One beautiful day in early Autumn, I arrived in our shared classroom to see her clad in a bit of denim and a lot of teal – the ‘awareness’ color for Ovarian cancer. On her feet? Teal cowboy boots. I nearly laughed out loud. There she was, taking students through a process for completing some yearbook pages on time, sashaying through student desks, stopping to take a peek at student progress, and looking, for all the world, as though she were ready for a hoedown. Her joy that day was palpable – right down to her toes covered in sassy teal boots that seemed to say, Marine-like – ‘cancer – don’t tread on me.’
From the moment I met her, I knew I’d never fill Danielle’s shoes. No one ever could. Instead, I walked in the same space with her, and in between her footfalls through the classroom and mine, we would sit for a little while and share with each other our love for good words, written well and preserved in great literary works. We shared our love for teaching, and raising kids, and being married to men who think linearly instead of the way we do – splashing all of the ideas onto the canvas at the same time and discovering what we know through the mess. We complimented each other’s fabulous fashion sense, and complemented each other’s burgeoning love for Jesus – hers through contented joy in Grace, and mine through a bold urgency to reveal the Truth. Wear her shoes? No. Only stand for a while in the gap made by her absence from that place.
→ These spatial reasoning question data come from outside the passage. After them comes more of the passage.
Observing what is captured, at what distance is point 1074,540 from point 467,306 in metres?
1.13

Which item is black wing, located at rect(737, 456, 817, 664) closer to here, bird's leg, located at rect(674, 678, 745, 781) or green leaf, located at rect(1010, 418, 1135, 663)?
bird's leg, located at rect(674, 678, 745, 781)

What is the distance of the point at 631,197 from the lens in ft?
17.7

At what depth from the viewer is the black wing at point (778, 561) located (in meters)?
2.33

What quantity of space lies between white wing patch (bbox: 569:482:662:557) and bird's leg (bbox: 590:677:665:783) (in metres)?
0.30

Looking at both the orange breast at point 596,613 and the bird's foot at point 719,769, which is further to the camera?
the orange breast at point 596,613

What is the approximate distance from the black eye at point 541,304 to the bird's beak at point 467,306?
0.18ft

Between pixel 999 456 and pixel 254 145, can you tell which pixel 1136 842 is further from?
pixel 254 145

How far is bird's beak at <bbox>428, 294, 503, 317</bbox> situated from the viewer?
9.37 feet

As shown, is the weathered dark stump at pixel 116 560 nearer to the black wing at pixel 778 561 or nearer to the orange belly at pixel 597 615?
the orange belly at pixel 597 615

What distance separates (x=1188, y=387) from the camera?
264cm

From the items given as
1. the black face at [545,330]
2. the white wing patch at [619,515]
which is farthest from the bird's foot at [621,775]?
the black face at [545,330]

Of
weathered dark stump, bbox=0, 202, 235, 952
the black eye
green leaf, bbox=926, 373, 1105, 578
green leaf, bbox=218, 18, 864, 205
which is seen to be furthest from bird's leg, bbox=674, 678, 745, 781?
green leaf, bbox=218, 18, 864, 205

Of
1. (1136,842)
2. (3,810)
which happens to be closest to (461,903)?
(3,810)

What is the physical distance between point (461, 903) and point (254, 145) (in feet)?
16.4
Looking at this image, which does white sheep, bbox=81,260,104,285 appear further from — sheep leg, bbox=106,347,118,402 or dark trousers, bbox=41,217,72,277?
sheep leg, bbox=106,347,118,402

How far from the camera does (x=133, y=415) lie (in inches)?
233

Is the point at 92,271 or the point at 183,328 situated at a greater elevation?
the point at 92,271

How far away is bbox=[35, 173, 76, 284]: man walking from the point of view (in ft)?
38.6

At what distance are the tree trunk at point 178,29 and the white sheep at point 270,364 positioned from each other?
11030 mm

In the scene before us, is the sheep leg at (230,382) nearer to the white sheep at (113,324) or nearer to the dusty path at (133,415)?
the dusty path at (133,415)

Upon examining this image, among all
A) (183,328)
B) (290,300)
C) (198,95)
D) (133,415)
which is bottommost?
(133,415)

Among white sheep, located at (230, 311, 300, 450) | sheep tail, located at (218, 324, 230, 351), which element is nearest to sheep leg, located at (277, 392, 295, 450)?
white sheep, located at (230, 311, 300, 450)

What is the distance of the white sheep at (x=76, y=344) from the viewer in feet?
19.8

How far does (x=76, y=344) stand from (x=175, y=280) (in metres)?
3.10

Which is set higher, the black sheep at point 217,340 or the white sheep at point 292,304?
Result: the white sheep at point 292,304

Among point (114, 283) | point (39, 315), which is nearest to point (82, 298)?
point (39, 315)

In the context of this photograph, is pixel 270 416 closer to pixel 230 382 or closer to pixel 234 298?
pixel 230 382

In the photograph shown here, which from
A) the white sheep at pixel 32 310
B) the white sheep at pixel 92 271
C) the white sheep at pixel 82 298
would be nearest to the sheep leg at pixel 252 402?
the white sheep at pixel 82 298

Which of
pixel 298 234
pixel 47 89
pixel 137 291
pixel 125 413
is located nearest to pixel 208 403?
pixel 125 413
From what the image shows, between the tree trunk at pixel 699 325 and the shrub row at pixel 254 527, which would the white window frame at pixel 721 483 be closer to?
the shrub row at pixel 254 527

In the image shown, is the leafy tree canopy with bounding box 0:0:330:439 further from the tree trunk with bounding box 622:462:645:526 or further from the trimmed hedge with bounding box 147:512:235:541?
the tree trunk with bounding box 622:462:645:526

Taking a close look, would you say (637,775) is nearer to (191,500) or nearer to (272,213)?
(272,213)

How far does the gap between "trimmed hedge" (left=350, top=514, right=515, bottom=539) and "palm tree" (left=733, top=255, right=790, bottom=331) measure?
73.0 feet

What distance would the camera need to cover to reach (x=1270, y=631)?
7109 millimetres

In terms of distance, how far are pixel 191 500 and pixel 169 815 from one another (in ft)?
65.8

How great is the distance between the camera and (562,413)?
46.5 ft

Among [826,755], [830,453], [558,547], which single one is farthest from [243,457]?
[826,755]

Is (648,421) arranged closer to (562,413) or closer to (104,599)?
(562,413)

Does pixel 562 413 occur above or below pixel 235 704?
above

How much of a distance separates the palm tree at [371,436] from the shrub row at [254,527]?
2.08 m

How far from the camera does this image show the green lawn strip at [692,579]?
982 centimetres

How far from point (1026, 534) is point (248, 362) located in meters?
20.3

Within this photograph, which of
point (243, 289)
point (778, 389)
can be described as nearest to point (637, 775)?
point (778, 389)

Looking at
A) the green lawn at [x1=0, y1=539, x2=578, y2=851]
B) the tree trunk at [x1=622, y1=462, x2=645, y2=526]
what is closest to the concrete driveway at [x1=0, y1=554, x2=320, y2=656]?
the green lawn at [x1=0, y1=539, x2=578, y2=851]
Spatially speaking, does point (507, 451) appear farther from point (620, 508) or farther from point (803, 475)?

Now, her ‘place’ in the glorious presence of Christ is made real. And I am confident of this – that Danielle, in joyous fulfillment, holds places for the rest of us until we, who loved her here, will join her there – “where neither moth nor rust destroys and where thieves do not break in and steal” (Matthew 6:20) and where the world and all its hardships, are no longer “too much with us” (Wordsworth).
I don’t remember that we ever talked of my love for CS Lewis or my ongoing love affair with that great Lion. But we talked around Him, every day. We talked about the fight for Truth and the glory of Grace and the way every great story we’ve ever known points us toward the great ‘Author and perfecter of our faith.’ We talked about eternal things and earthly things – about battling cancer and empty nests; about growing older and fulfilling our purposes. We talked about Life and having it to the full – the promise of Jesus. And now, Danielle’s ‘last battle’ is gloriously over. She has “come home at last!” She has found the “real country!” and can truly say, like Lewis’ unicorn, Jewel, “I belong here. This is the land I have been looking for all my life…” She has seen, face to face, the Lion of the tribe of Judah, Who has conquered the sting of death and in Whose story we belong.
And as He spoke, He no longer looked to them like a lion; but the things that began to happen after that were so great and beautiful that I cannot write them. And for us this is the end of all the stories, and we can most truly say that they all lived happily ever after. But for them it was only the beginning of the real story. All their life in this world and all their adventures in Narnia had only been the cover and the title page: now at last they were beginning Chapter One of the Great Story which no one on earth has read: which goes on for ever: in which every chapter is better than the one before.”
Until the threads of our stories intertwine again, Danielle – I will “thank God each time I remember you” (Philippians 1:3).